Le principe des trois piliers a fait ses preuves. Dans le 2e pilier, chaque assuré, avec le soutien de son employeur, épargne l’avoir de vieillesse, clairement déterminé, qui lui revient. C’est là un principe qui, pour la plus grande organisation faîtière de l’économie suisse, doit rester intangible. Sur ce point, le modèle de l’usam diffère fondamentalement du modèle majoritaire des syndicats et de l’Union patronale suisse, dont la conception se détourne du système des trois piliers, alors que celui-ci a fait ses preuves. Ce dernier modèle prévoit l’allocation de suppléments de rentes qui seraient distribués selon le principe de l’arrosoir. Dérogeant ainsi au principe du dépôt de fonds dans la LPP, il instaurerait un nouveau régime de redistribution, étranger au système. Ce qui revient à ouvrir la porte à l’instauration d’une caisse unique ou d’une rente populaire.

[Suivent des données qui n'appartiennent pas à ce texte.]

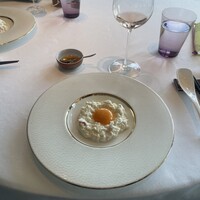 広東料理 センス - 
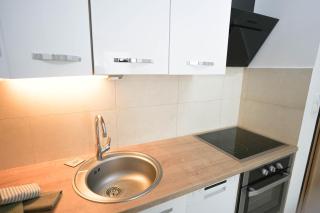 DIKKA apartment Vrsi - Mulo Zadar - Vrsi - 8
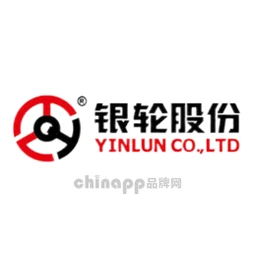 银轮股份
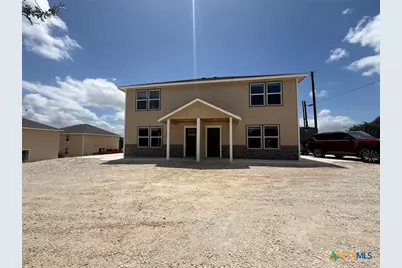 1008 Makayla Drive #10/12/14, Canyon Lake, TX 78133 - Photo 3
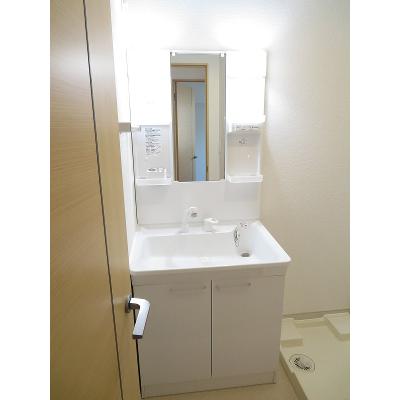 セントラル・アヴェニューＢ 103【管理NO：1-019652302-01030】 ★家具家電は申し込み後に搬入します★ ★2026年10月中旬入居可能★の物件画像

Économie d’un milliard de francs de coûts supplémentaires
Une réforme du 2e pilier entraîne des coûts. Le modèle de l’usam engendre des coûts supplémen-taires de l’ordre de 1,5 milliard de francs, dont environ 1,1 milliard de francs sous la forme de primes plus élevées versées aux institutions de prévoyance. Les mesures en faveur de la génération de transition causent des coûts supplémentaires de quelque 400 millions de francs (pour une génération de transition de dix cohortes). La mise en œuvre de la contre-proposition des syndicats et de l’Union patronale suisse coûterait, quant à elle, 2,5 milliards de francs au minimum, dont 1,3 milliard sous la forme de primes plus élevées versées aux institutions de prévoyance. Les hausses de cotisations sociales prélevées sur les salaires entraîneraient des coûts supplémentaires de 1,2 à 1,5 milliard de francs selon la manière dont sont conçus les suppléments de rente. Permettant l’économie d’au moins un milliard de francs, le modèle de l’usam reste donc plus avantageux.